„Warum bin ich ein Nichts? Erlauben Sie mir!“
Der Student, der die abgeschnittene Hose trug, auf die das Hinterteil aufgenäht war in Breechesschwung, wies genau nach, weshalb Jürgen ein Nichts sei, hielt eine feurige Rede, geriet in Begeisterung. Jürgen hörte verzückt zu und versuchte, selbst in dieser Tonart weiterzusprechen: von Hingabe, Kampf und Zielen.

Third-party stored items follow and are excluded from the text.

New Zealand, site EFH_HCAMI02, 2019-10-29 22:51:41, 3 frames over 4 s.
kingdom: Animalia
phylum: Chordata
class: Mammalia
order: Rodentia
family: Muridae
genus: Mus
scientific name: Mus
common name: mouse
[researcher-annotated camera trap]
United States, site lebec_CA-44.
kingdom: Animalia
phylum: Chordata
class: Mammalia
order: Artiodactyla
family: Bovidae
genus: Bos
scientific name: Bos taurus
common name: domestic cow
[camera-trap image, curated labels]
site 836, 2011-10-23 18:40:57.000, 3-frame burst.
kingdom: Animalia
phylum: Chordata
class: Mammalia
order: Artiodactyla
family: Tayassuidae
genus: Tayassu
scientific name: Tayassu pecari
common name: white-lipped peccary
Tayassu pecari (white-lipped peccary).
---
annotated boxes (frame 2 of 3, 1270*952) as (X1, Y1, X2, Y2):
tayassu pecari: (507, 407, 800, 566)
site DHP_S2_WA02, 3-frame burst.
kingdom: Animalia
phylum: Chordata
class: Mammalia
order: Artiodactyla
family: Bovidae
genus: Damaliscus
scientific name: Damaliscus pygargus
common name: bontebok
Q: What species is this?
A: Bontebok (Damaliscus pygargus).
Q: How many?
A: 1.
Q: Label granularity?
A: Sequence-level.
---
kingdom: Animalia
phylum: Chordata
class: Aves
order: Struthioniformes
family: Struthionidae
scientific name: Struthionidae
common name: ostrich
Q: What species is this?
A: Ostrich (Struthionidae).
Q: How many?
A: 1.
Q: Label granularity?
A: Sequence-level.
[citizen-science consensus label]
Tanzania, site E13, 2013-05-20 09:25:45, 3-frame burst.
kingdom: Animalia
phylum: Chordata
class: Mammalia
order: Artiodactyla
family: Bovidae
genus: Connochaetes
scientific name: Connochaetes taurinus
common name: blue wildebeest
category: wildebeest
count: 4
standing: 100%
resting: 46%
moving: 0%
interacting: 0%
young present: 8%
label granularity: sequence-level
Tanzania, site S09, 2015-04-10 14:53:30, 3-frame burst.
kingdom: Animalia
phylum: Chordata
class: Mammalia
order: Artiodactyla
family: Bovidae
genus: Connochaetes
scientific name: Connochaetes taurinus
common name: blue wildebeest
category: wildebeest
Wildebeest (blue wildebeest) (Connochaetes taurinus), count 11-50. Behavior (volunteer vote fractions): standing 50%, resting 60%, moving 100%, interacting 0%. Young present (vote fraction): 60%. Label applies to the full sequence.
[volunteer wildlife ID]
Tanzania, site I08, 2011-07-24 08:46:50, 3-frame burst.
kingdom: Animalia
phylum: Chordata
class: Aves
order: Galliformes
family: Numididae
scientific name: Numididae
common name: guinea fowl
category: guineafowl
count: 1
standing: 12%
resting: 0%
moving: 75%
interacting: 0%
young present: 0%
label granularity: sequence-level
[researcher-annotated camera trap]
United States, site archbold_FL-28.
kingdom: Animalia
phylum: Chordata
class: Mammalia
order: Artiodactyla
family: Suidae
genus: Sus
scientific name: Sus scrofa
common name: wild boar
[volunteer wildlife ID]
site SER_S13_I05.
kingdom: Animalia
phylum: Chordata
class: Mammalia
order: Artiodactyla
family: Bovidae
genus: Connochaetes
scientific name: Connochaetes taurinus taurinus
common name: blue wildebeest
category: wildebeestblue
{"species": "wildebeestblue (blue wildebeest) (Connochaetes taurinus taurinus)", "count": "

„Halt, das sage ich. Ich sage das. Sie haben nicht das Recht, so zu sprechen. Sie haben dieses Recht verwirkt.“
Da ließ Jürgen dem Studenten sofort wieder einen Vollbart wachsen. Aber als er ins Wohnzimmer trat, erblickte er den Studenten, der lebensgroß an der Wand lehnte. Etwas verschwommen, fern, vergangen. Und ungeheuer gegenwärtig.
„Das ist ja großartig“, rief Jürgen frisch, stellte den Spazierstock in die Ecke und sich selbst vor das Bild. „Du gefällst mir ... Je, je, weshalb denn gar so ernst! Schlechte Geschäfte?“
Die Photographie antwortete nicht.
„Nein, nein, entschuldige. Ein Scherz! Soll nicht mehr vorkommen.“ Er schritt zur Tür, wollte Phinchen rufen und ihr das Bild zeigen.
„Sind nicht vorhanden.“
„Wer ist nicht vorhanden?“ Jürgen war herumgeschnellt; ganz deutlich hatte er die drei Worte gehört, die laut und tonlos gesprochen worden waren. Er starrte hinaus in den Garten. Da war niemand. Auf den Zehenspitzen schlich er zum Bilde zurück, wiederholte gedankenverloren: „Wer? Wer ist nicht vorhanden?“ Ging zur Tür, Phinchen zu rufen.